Security vendor Kaspersky Labs has uncovered a proof-of-concept virus that is able to infect both Linux and Windows systems. The security company refers to the online pest as Virus.Linux.Bi.a/ Virus.Win32.Bi.a.
While the virus is capable of infecting files on both platforms, it infects files only in the current directory. Most importantly, it does not cause any actual harm to infected systems and does not self-propagate.
The ability to infect Linux systems limits the virus in its attempt to cause harm, according to David Perry, global education director with antivirus vendor Trend Micro.
Users need to manually download and open the file to become infected and, since Linux is mostly used on servers, few users on that operating system will pick up the virus.

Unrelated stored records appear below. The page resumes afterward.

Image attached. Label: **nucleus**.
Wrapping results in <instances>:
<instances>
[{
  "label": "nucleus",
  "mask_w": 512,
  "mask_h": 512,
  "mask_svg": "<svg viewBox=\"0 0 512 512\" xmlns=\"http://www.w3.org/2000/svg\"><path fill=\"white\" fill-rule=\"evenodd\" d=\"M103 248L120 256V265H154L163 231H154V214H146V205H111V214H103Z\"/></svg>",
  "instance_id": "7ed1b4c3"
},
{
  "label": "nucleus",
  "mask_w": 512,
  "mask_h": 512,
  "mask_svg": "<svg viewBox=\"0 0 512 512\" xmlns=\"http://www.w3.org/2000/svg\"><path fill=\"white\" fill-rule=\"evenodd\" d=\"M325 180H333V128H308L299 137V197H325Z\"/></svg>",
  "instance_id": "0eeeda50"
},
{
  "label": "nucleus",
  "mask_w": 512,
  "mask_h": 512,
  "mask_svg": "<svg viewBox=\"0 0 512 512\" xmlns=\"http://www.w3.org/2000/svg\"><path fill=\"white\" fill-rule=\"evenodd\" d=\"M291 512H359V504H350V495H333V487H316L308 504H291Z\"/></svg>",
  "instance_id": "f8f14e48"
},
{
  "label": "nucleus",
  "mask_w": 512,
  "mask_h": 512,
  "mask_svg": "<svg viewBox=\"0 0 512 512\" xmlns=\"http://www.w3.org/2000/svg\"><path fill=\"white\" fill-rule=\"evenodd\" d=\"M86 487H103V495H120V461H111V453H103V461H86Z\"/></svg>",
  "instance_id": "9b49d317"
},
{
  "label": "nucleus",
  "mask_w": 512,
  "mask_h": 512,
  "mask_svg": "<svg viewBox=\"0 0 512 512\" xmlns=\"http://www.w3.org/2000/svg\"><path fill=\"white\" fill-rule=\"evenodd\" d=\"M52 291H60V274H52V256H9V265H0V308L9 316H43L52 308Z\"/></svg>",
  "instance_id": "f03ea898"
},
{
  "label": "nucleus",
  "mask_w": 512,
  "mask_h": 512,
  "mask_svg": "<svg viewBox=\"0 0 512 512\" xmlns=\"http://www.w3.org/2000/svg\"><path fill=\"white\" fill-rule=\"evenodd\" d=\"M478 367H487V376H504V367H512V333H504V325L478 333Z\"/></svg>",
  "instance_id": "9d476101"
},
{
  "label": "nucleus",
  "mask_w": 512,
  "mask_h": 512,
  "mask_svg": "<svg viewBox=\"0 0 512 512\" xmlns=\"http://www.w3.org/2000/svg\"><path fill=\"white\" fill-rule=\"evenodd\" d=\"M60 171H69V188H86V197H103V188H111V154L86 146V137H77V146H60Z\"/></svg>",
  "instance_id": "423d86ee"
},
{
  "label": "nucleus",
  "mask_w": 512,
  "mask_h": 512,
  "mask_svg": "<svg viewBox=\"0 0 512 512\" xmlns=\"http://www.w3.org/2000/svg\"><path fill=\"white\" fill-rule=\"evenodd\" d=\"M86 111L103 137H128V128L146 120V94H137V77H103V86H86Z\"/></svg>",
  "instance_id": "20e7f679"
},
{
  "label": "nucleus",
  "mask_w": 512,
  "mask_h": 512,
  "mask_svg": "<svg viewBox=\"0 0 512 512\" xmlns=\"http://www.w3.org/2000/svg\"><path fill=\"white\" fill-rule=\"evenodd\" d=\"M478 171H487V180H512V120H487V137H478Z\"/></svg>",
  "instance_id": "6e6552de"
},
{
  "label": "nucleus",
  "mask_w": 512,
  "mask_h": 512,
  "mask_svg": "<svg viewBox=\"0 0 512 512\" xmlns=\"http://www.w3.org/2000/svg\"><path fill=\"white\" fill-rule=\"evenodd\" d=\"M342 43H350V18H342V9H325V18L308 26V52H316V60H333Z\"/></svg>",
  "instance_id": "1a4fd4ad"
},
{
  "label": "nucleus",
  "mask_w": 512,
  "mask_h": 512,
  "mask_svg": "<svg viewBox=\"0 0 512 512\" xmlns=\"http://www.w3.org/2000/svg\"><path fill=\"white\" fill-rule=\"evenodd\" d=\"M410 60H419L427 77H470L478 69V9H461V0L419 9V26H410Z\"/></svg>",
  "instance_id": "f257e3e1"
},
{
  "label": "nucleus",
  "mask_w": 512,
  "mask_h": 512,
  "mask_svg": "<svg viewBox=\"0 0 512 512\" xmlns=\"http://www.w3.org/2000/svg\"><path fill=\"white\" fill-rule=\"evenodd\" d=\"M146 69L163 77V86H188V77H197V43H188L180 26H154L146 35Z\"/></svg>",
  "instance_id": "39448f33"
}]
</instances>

"There would be more to gain by attacking Windows and Mac OS X rather than Windows and Linux because there are more desktops available on OS X," Perry told vnunet.com.
"This is an interesting milestone, but no reason to sell the farm. Nobody has to stay up late tonight."
The code could spark the creation of more cross-platform viruses, however, as the author has, in a sense, blazed a new trail.
"This is written in an assembler so we know it's written by a programmer, as opposed to a lot of other [malware]. The gauntlet is down. Somebody has proof that they can write a virus for two operating systems," said Perry.
The virus appears to be written by a traditional malware author who is showing off his programming skills rather than creating malware for financial gain.
The virus leaves a text string in infected files that refers to the Immortal Riot, an online publication where virus authors posted proof-of-concept code between 1993 and 1996.